[HOW TO COMPLETE THIS TASK] Each line in the entries below that holds the string "burst" is to be listed.

[DATA LISTING]
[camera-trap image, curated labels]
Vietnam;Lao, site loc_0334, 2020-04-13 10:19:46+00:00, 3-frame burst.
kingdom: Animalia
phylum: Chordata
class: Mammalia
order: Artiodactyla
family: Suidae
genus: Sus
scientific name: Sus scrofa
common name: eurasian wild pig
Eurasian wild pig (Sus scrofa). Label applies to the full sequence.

==

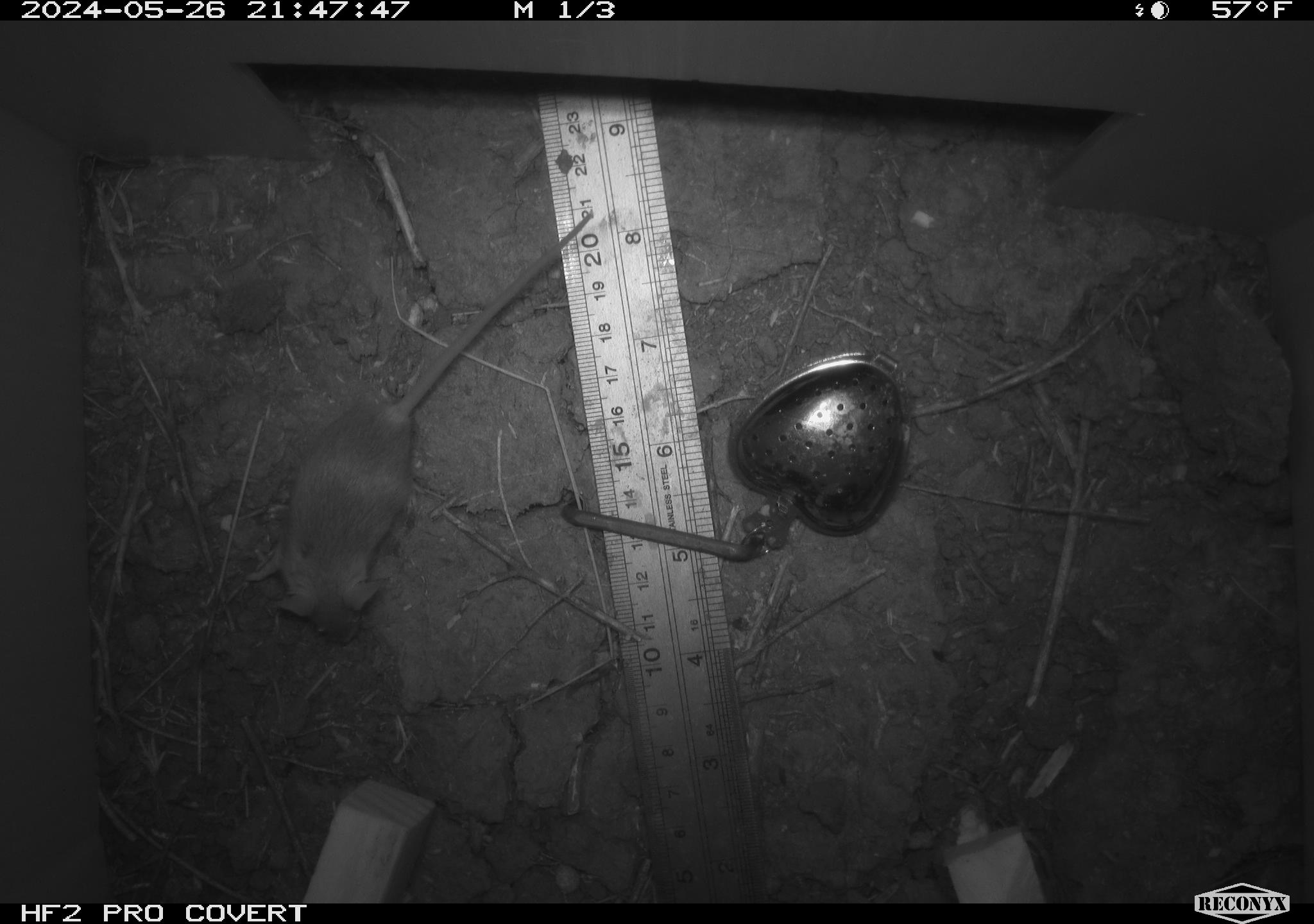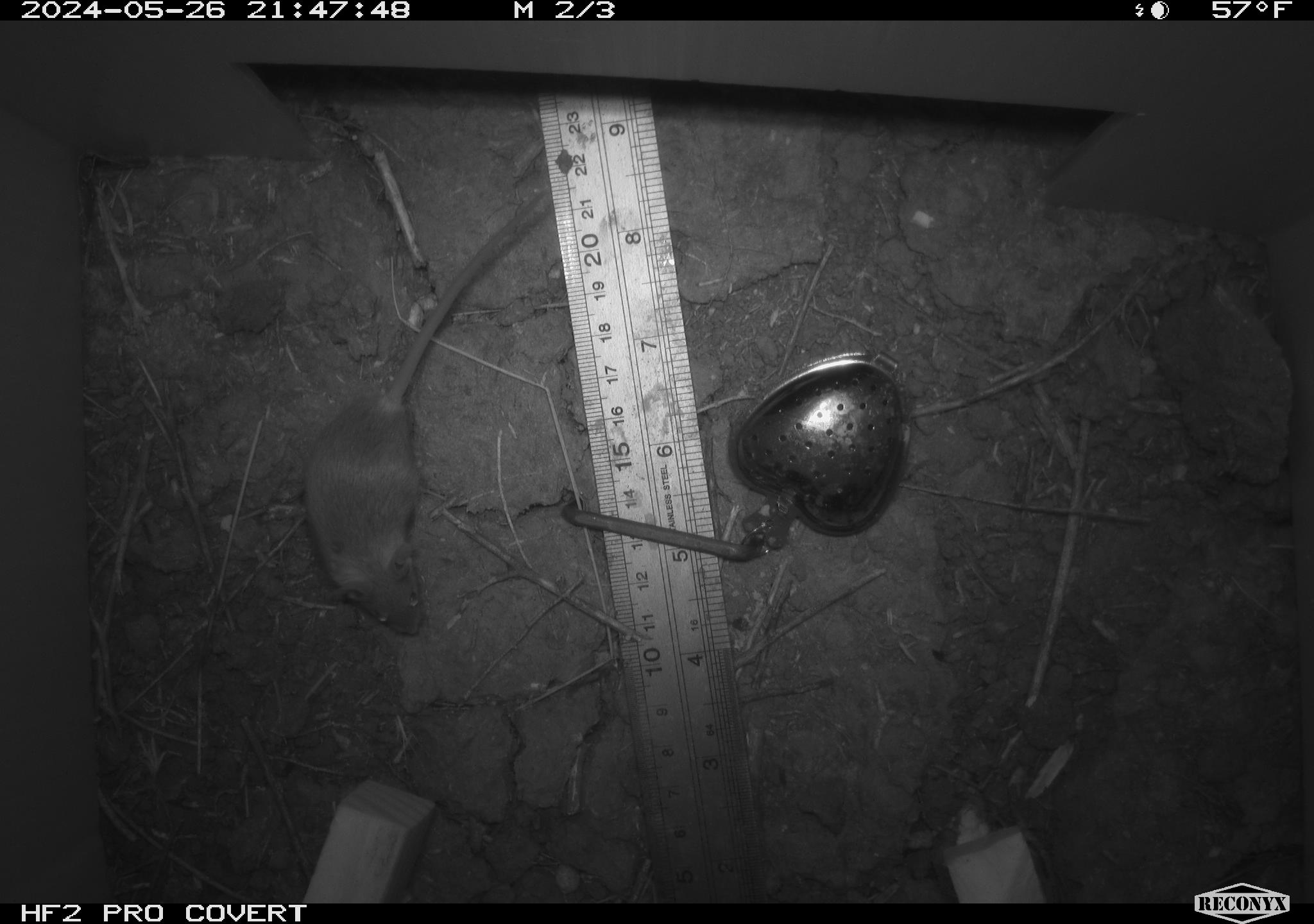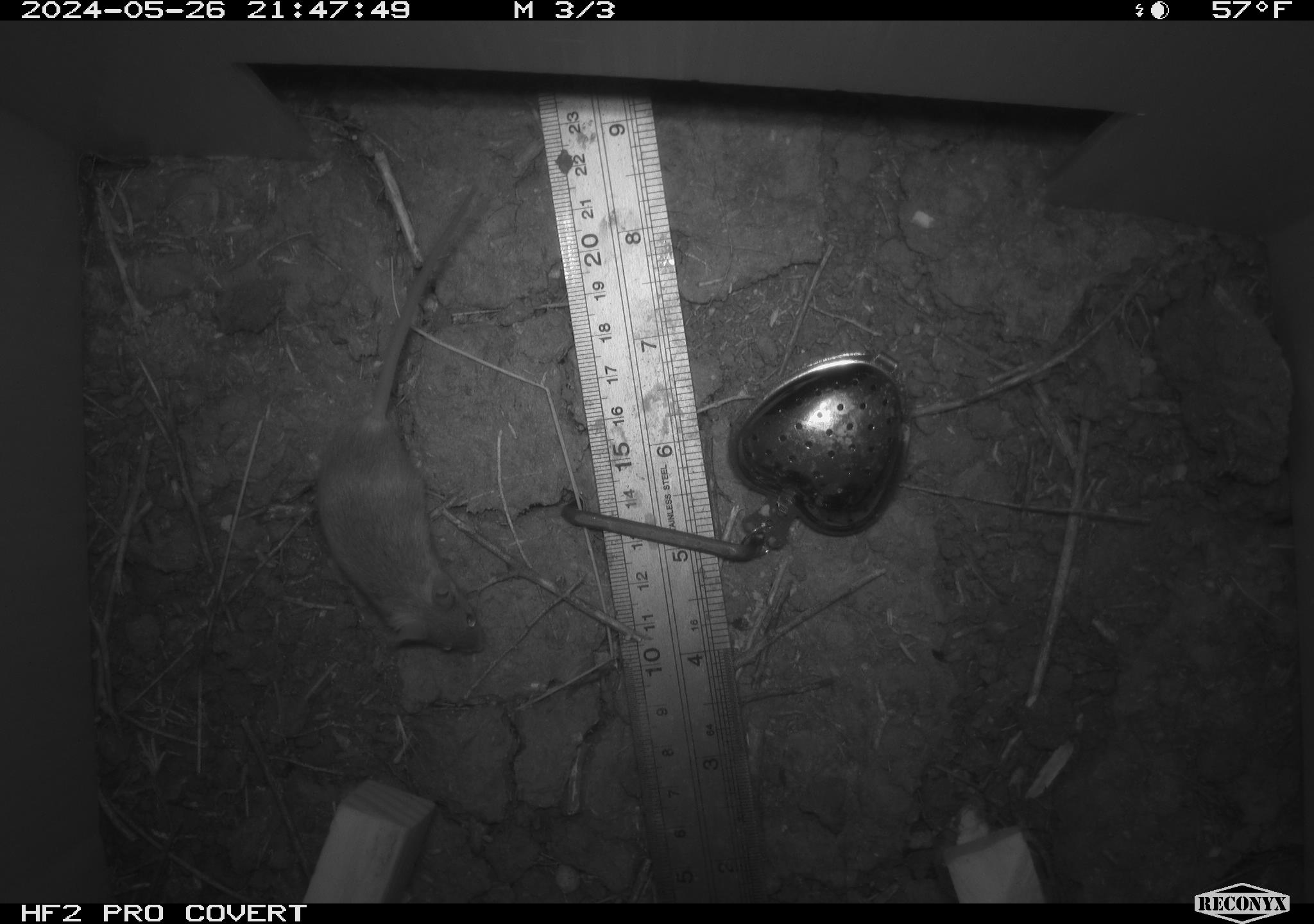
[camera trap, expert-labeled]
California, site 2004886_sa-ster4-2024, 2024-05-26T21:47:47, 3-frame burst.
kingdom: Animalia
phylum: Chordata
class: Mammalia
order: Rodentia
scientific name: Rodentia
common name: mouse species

[YOUR RESPONSE]
Vietnam;Lao, site loc_0334, 2020-04-13 10:19:46+00:00, 3-frame burst.
California, site 2004886_sa-ster4-2024, 2024-05-26T21:47:47, 3-frame burst.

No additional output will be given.